I really like that idea of a funeral and sacrament meeting. I think I might share that idea with the people here.
Sometimes I get the thought that I'm not doing good enough as a missionary. I think that is just satan trying to make me feel bad. But I'm also always trying to know what I need to do better. I'm also trying to develop a greater love for this work and being a missionary. I think I need to focus on staying positive and asking God to help me develop more of this love.
Well I love you too!
Hey Mom, I am feeling a bit better today. I've kinda just been feeling an overall gross feeling. Some days are better than others, but I think I've been getting sick more often because of the lack of exercise. Back at home I was in shape because of running and that helps your immune system work better. I haven't been doing very much exercising here, so I think my body is just overall not very healthy. So now I have a goal of doing more exercises and doing them every day. I might even go running a few days of the week if I can convince my companion to come with me.

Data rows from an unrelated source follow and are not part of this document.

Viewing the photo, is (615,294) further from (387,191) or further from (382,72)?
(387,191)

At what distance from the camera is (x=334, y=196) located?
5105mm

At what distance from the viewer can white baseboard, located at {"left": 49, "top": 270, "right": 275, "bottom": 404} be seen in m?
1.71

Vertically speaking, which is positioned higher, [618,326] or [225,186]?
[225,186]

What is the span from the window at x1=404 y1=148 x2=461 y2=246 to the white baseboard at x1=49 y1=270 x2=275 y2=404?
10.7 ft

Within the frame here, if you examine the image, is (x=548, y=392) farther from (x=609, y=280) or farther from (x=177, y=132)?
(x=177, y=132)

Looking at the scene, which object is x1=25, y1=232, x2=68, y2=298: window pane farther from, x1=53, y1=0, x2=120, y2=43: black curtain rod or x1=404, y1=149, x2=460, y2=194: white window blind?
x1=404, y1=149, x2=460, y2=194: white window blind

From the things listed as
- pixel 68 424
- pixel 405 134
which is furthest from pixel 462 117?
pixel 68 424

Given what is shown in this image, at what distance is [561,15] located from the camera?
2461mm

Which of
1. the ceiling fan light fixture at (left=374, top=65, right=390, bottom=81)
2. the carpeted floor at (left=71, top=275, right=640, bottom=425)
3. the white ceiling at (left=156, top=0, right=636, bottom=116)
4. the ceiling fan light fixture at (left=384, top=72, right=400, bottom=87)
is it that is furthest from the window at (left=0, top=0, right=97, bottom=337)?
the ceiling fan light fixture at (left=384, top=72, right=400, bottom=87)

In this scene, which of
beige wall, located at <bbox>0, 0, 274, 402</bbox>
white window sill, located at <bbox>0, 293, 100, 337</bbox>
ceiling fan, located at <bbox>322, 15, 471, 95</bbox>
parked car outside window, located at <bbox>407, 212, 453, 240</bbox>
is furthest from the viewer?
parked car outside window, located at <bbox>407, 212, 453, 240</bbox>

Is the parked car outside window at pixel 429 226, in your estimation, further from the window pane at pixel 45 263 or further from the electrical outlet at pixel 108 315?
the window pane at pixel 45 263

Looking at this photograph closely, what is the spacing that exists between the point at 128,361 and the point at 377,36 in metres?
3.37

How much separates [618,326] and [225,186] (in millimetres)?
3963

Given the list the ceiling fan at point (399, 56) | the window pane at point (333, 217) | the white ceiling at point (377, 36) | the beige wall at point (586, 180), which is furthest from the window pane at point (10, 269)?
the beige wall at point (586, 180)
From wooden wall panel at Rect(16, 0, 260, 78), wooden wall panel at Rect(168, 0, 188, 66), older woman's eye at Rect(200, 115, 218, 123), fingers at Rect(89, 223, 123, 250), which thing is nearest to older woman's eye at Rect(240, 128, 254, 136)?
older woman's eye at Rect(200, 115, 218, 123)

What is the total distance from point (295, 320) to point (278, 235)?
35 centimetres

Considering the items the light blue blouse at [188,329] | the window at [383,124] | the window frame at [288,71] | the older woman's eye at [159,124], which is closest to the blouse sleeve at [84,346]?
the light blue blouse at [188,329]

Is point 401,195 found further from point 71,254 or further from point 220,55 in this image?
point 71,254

The mission will no longer reimburse stolen money. I think it's because some missionaries have faked getting robbed just to get more money. We havn't been able to find a new apartment yet. There aren't very many houses here for rent. And even less that are suitable for missionaries to live in. So we are still looking.
Wow that's a ton of sisters. Yesterday the sacrament room was completely full and there were about 180 people there. Good job for doing a good job being the relief society president!
Yesterday I had a great moment of joy at church when I realized that 9 of our investigators came to church. With just one investigator coming to church I feel very happy, but with nine it's even better. I really do love being a missionary and helping people come to Christ. Sometimes I think I'm not a good missionary or that I rather not be here, but I think that is just satan trying to get me to give up. But I really do want to be a great/consecrated missionary. Sometimes, well basically always, it's hard to keep trying your best. But with that comparison to running a race I realized that that is just normal. It's impossible to run a race without being tired during it, or without the thought of just slowing down. But the successful runners are those who don't pay attention to those kinds of thoughts, they keep giving 100% no matter what happens. I think I can apply that more to me in my life as a missionary.
Yay for Emma making it in a play! That's super duper cool.
Today we had an awesome, ecuadorian coast jungle adventure. A member here owns a bunch of land where he grows palm trees to get some type of fruit. In that land there are a bunch of rivers and thick jungle. So today we explored that a bit with him and even went fishing with just fishing line, a hook and a worm (I had no success). I will include some pics.
Well that's it for now! I love you mom! And everyone else.
This river is called the river "¿que racemes?"